Kutipan -
+===+
Dalam sebuah negara yang majemuk seperti Indonesia, simbol-simbol kebangsaan memegang peranan krusial sebagai perekat persatuan. Salah satu simbol terpenting adalah Bendera Merah Putih.
Namun, tindakan menghormati atau bahkan mencium bendera kerap kali menimbulkan pertanyaan, terutama dalam perspektif agama Islam: bagaimana hukumnya?
Menjadi warga negara yang baik, yang turut menjaga persatuan dan kesatuan, termasuk dalam ranah muamalah. Ini adalah aspek ajaran Islam yang mengatur hubungan antarmanusia dan kehidupan sosial.
Apabila tindakan ini dilandasi niat baik untuk memperkuat persatuan dan menghindari perpecahan, maka perilakunya bisa bernilai ibadah yang didorong oleh akhlak mulia. Ini sejalan dengan prinsip bahwa amal perbuatan baik dapat memiliki dimensi spiritual.
Bendera Merah Putih, sebagaimana diatur dalam UUD 1945 Pasal 35, adalah simbol persatuan bangsa. Menghormatinya, dalam konteks kenegaraan, adalah bentuk pengakuan dan penghargaan terhadap simbol tersebut, bukan sebagai zat yang disembah, melainkan sebagai representasi dari negara dan bangsa Indonesia.
Perbuatan “menghormati” dapat dilakukan dalam berbagai cara, seperti berdiri tegak, memberi hormat, hingga mencium. Dalam Islam, tindakan mencium atau menghormati bukan selalu berarti penyembahan.
Contohnya adalah mencium Hajar Aswad saat tawaf. Tindakan ini merupakan bagian dari ibadah haji yang dicontohkan oleh Nabi Muhammad SAW, namun esensinya adalah mengikuti sunah, bukan menyembah batu itu sendiri.
Dengan demikian, terdapat ‘illah’ atau ‘alasan hukum’ yang sama antara mencium Hajar Aswad dan menghormat bendera, yaitu perbuatan menghormati, meski dilakukan dalam konteks yang berbeda. Masalah baru akan muncul jika niat di baliknya menyimpang, yaitu mengarah pada kemusyrikan. Di sinilah letak pentingnya meluruskan niat, sesuai kaidah fikih yang berbunyi:
اَلْأُمُوْرُ بِمَقَاصِدِهَا
“Setiap perkara tergantung kepada maksud mengerjakannya.”
+===+
Tugas Anda -
A - Menurut kutipan, pasal berapa dalam UUD 1945 yang mengatur Bendera Merah Putih?
B - Ubah bagian kutipan dari "Menjadi warga negara" sampai dengan "dan bangsa Indonesia." dengan mengganti "muamalah" menjadi "hubungan kemasyarakatan".
C - Berdasarkan kutipan, mengapa mencium Hajar Aswad saat tawaf tidak dianggap sebagai menyembah batu?
Catatan di bawah ini tidak ada hubungannya dengan kutipan.

Catatan yang Ditampilkan -
+===+
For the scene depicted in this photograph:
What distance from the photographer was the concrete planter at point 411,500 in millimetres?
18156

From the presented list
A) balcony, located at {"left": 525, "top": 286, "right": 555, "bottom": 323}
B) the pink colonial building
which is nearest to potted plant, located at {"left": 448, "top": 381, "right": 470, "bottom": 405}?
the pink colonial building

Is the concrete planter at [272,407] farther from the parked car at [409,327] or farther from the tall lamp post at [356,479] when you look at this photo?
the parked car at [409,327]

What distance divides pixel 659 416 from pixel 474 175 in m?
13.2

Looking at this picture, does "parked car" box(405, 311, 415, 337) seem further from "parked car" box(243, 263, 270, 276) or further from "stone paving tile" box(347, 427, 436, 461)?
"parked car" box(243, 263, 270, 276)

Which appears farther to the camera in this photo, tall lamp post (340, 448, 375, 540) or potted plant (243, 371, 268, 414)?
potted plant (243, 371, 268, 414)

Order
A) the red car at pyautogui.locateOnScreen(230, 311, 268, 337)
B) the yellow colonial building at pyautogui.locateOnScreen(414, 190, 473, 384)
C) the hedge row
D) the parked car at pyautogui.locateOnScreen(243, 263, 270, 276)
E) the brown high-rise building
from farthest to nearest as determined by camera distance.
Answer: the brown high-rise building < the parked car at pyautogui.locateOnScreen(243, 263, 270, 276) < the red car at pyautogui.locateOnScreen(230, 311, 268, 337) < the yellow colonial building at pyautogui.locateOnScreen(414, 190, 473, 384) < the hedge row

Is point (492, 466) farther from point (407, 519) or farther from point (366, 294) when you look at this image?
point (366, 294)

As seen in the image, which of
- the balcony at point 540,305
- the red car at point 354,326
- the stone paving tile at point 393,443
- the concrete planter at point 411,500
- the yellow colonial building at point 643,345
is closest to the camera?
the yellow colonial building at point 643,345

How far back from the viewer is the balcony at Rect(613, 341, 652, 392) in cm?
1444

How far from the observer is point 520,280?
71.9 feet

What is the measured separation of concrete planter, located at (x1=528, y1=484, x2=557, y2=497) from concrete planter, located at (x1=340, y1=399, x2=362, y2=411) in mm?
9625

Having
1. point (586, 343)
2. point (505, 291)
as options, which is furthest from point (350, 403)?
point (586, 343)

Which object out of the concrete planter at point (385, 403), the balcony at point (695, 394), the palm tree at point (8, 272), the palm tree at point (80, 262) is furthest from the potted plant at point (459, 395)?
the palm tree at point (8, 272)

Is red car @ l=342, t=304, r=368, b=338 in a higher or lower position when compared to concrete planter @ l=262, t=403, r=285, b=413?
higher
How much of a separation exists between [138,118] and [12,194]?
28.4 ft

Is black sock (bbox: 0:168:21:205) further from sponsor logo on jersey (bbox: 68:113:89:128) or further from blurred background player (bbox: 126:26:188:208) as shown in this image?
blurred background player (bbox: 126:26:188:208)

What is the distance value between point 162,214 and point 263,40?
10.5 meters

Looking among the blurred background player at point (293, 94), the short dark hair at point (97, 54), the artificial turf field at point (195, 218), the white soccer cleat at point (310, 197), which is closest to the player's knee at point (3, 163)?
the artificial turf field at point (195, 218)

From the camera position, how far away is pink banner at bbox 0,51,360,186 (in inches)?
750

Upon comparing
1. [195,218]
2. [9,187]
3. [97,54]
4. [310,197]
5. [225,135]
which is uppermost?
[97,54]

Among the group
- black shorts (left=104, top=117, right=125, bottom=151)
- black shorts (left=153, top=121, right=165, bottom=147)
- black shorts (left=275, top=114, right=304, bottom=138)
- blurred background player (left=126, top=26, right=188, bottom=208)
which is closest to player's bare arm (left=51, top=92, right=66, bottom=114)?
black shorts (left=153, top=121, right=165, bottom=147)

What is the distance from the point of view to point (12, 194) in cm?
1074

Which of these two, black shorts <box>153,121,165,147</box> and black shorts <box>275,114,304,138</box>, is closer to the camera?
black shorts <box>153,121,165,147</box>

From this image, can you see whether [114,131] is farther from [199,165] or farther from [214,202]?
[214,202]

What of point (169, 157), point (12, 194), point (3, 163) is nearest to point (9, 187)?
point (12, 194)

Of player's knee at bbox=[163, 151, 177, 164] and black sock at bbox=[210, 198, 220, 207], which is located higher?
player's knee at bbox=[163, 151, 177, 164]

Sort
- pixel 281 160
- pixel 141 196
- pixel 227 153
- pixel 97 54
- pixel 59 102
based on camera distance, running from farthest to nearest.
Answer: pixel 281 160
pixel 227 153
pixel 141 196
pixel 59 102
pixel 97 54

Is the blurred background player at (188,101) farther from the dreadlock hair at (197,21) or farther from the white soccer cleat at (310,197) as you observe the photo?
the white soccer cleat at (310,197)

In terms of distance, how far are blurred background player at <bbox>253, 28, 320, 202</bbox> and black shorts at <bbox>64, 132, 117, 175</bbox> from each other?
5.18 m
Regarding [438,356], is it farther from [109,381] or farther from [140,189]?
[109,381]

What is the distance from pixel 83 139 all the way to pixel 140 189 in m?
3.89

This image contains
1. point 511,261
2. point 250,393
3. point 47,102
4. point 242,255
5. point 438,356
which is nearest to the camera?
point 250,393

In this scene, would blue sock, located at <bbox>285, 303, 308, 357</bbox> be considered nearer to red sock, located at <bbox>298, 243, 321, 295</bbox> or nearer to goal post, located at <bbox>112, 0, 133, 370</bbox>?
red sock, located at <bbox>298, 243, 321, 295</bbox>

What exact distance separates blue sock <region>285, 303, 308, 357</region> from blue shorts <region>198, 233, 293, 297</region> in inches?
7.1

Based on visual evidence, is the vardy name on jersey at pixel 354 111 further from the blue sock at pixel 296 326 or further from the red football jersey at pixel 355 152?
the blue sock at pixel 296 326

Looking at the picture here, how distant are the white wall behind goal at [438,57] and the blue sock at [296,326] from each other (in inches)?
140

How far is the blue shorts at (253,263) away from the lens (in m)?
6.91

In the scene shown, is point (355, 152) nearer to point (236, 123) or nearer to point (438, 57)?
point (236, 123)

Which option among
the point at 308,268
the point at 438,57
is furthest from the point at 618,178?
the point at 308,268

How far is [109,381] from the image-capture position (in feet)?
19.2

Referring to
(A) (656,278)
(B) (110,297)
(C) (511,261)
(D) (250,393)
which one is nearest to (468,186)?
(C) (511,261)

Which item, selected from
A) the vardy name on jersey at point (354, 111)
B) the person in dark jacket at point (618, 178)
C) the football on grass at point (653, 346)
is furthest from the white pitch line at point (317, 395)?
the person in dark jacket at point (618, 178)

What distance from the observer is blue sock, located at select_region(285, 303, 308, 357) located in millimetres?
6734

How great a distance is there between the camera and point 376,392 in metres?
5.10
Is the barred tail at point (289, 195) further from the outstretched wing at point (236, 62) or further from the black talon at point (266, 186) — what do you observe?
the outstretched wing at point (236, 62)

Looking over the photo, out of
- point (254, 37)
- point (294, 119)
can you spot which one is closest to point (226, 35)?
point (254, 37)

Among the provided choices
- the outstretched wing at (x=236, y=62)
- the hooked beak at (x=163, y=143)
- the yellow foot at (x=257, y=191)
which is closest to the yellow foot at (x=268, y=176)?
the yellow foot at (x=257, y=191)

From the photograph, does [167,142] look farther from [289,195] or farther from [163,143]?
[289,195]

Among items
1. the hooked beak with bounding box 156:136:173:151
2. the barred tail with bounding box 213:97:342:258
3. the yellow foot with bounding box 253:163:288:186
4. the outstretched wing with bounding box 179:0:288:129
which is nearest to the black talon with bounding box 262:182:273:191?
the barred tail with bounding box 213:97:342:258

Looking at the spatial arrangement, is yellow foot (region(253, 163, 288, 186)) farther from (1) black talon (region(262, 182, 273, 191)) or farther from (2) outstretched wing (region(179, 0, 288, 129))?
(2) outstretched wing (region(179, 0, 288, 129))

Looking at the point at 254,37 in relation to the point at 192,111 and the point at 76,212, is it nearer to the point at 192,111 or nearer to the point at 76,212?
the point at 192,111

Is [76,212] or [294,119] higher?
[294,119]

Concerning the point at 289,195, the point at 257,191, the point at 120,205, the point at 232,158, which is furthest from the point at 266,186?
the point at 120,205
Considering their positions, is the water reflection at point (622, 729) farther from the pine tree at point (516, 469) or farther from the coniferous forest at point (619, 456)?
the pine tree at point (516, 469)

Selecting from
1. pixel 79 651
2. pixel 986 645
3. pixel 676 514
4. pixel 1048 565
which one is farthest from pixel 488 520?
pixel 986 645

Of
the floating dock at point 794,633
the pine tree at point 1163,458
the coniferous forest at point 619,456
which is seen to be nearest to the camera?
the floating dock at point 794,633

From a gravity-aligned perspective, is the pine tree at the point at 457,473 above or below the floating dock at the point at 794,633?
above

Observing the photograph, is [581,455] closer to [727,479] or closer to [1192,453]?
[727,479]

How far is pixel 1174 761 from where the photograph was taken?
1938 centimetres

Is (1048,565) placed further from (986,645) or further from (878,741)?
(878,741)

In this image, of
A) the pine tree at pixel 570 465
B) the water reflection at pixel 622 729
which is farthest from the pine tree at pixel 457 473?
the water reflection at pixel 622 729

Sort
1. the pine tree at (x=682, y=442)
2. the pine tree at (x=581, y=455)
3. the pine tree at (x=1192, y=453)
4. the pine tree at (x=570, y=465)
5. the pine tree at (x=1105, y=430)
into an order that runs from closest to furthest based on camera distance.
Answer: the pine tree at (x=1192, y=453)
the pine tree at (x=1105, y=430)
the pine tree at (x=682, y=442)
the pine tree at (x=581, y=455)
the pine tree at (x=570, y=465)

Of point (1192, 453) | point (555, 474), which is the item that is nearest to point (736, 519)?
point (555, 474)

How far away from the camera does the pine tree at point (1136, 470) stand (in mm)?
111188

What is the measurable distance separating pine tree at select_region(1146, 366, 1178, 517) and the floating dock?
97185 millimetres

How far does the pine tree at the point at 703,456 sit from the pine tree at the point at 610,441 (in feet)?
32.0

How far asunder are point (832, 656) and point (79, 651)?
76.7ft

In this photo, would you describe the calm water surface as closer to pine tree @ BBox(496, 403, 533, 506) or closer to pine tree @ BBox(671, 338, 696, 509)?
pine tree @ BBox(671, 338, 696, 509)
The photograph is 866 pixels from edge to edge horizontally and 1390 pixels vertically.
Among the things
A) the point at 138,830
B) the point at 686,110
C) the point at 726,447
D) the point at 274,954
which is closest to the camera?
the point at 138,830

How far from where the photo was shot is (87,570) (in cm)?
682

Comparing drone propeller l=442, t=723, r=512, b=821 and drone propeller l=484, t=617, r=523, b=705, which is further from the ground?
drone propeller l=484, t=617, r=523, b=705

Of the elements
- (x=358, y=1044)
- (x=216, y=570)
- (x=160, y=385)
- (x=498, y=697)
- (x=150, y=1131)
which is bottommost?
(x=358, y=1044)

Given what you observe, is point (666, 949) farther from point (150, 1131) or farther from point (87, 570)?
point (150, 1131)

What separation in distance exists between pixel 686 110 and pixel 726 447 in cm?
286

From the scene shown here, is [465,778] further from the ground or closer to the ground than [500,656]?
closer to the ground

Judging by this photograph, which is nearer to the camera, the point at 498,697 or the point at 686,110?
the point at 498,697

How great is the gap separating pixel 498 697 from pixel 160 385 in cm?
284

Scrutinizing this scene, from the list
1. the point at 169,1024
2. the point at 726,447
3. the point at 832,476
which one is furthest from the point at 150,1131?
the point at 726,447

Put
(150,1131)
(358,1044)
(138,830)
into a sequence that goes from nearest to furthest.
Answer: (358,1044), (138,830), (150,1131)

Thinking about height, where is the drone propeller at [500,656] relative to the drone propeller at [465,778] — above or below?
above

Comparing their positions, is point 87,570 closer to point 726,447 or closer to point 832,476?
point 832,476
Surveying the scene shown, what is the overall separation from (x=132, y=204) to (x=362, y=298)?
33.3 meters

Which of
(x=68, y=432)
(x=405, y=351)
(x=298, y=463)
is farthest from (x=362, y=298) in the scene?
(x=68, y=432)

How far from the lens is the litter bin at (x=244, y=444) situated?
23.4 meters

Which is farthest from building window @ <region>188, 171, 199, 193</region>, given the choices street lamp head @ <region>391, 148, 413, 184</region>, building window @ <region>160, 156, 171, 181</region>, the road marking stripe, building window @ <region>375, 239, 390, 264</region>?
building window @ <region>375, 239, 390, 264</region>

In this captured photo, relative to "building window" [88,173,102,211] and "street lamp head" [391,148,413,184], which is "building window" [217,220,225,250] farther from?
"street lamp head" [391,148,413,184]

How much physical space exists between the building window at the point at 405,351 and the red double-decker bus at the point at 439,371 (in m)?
+===+
Kunci Jawaban -
A - Pasal 35.

B -
Menjadi warga negara yang baik, yang turut menjaga persatuan dan kesatuan, termasuk dalam ranah hubungan kemasyarakatan. Ini adalah aspek ajaran Islam yang mengatur hubungan antarmanusia dan kehidupan sosial.
Apabila tindakan ini dilandasi niat baik untuk memperkuat persatuan dan menghindari perpecahan, maka perilakunya bisa bernilai ibadah yang didorong oleh akhlak mulia. Ini sejalan dengan prinsip bahwa amal perbuatan baik dapat memiliki dimensi spiritual.
Bendera Merah Putih, sebagaimana diatur dalam UUD 1945 Pasal 35, adalah simbol persatuan bangsa. Menghormatinya, dalam konteks kenegaraan, adalah bentuk pengakuan dan penghargaan terhadap simbol tersebut, bukan sebagai zat yang disembah, melainkan sebagai representasi dari negara dan bangsa Indonesia.

C - Esensi tindakan itu adalah mengikuti sunah yang dicontohkan oleh Nabi Muhammad SAW dalam ibadah haji, bukan menyembah batu itu sendiri.